= Quinte Curling Club =

The Quinte Curling Club is a curling club in Belleville, Ontario, Canada.

The city of Belleville was without a curling club since the closing of the Belleville Curling Club (which had been founded in 1867) in the 1920s. That all changed with the founding of the Quinte Curling Club in 1957. The club was built on city fair grounds in the west end of town on Bridge Street W. While the club was being built, club games would be played at CFB Trenton. The facility was first opened on February 15, 1958. Mayor Gerald Hyde would throw the first stone.

At the time of the founding of the club, the only women who could be members had to be wives of the male members. It was not until the 1988-89 season that the ladies' section of the club would be fully integrated with the rest of the club and have the same rights.

The club has had four sheets for the entirety of its history.

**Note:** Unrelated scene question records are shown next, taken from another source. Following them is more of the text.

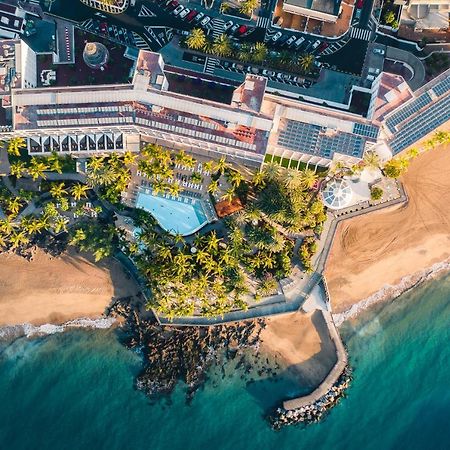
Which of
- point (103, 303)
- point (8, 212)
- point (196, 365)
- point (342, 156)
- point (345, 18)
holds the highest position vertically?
point (345, 18)

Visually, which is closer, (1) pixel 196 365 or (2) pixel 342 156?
(2) pixel 342 156

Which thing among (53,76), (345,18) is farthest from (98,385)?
(345,18)

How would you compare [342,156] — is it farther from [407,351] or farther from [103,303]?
[103,303]

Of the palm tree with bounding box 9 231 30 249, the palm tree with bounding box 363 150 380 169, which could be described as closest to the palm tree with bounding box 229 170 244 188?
the palm tree with bounding box 363 150 380 169

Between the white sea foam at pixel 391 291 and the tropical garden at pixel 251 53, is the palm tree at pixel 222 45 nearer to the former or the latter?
the tropical garden at pixel 251 53

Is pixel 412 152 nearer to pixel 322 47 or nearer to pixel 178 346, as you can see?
pixel 322 47

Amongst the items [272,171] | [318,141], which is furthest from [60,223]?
[318,141]

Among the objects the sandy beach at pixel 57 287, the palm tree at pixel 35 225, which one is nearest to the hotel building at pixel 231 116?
the palm tree at pixel 35 225

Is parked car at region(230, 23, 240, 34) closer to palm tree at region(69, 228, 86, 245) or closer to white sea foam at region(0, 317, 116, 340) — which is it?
palm tree at region(69, 228, 86, 245)
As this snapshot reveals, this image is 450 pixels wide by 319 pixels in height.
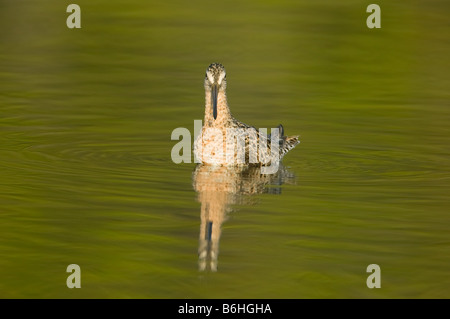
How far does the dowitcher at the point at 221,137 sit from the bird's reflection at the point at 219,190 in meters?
0.14

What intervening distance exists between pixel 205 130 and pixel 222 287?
17.1 feet

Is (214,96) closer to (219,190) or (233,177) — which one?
(233,177)

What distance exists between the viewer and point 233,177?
1305 cm

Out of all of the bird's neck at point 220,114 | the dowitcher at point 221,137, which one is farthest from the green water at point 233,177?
the bird's neck at point 220,114

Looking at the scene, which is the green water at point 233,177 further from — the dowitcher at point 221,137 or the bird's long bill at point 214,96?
the bird's long bill at point 214,96

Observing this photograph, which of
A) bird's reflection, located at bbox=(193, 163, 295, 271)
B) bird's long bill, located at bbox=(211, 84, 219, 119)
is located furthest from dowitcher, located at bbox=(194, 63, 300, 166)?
bird's reflection, located at bbox=(193, 163, 295, 271)

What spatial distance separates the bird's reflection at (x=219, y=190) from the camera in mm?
9820

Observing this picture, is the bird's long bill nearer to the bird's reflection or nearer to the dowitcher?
the dowitcher

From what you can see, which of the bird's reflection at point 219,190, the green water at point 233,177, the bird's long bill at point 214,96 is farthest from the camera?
the bird's long bill at point 214,96

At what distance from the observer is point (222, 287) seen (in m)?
8.75

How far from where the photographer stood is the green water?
30.2 ft

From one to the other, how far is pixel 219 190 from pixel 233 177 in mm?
802

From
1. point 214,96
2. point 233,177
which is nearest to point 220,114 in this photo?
point 214,96

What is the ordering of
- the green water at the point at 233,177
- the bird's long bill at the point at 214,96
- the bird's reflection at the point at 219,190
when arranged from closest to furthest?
the green water at the point at 233,177, the bird's reflection at the point at 219,190, the bird's long bill at the point at 214,96
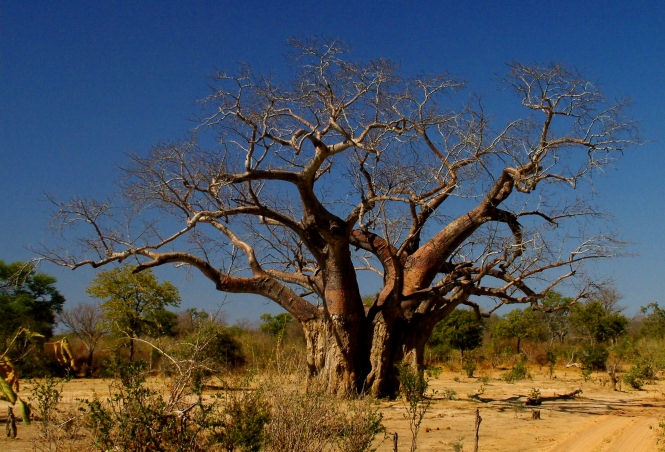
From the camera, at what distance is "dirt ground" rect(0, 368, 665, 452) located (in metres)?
6.16

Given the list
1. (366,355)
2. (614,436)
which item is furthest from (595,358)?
(614,436)

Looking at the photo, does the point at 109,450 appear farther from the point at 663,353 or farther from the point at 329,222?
the point at 663,353

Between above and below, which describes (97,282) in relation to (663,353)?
above

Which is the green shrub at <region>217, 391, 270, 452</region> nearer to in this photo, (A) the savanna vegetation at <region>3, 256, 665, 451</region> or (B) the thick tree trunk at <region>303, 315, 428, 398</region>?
(A) the savanna vegetation at <region>3, 256, 665, 451</region>

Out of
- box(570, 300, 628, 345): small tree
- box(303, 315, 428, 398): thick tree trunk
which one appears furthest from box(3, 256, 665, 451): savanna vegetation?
box(570, 300, 628, 345): small tree

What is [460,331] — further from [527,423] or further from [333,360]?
[527,423]

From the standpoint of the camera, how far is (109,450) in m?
3.66

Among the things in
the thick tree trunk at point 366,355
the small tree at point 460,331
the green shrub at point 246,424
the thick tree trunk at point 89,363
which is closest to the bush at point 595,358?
the small tree at point 460,331

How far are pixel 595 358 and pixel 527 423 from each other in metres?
11.6

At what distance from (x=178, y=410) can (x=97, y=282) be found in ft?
51.9

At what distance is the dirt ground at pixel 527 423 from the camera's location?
20.2 feet

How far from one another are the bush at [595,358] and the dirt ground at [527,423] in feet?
16.1

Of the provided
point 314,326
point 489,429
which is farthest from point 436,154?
point 489,429

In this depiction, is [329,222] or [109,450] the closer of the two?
[109,450]
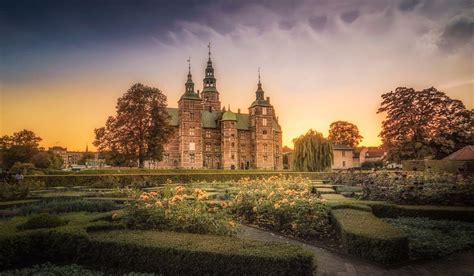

The club is located in Zone 4 of the Ontario Curling Association, and remains the only curling club in Belleville to this day.

==Provincial champions==
The club has won one provincial mixed title and one senior men's provincial championship.
In 1964, skip Mac White, Heather White,	Ron Benn and Agnes Benn won the provincial mixed championship (known then as the "Rose Bowl". In 1974, skip Bill Riley, Vaughan Storey, Bill Spinelli and Chris Glithero won the provincial men's senior championship.

In 2012, the club won the women's The Dominion Curling Club Championship with skip Caroline Deans, Sheri-Lynn Collyer, Kendra Lafleur and Lynn Stapley.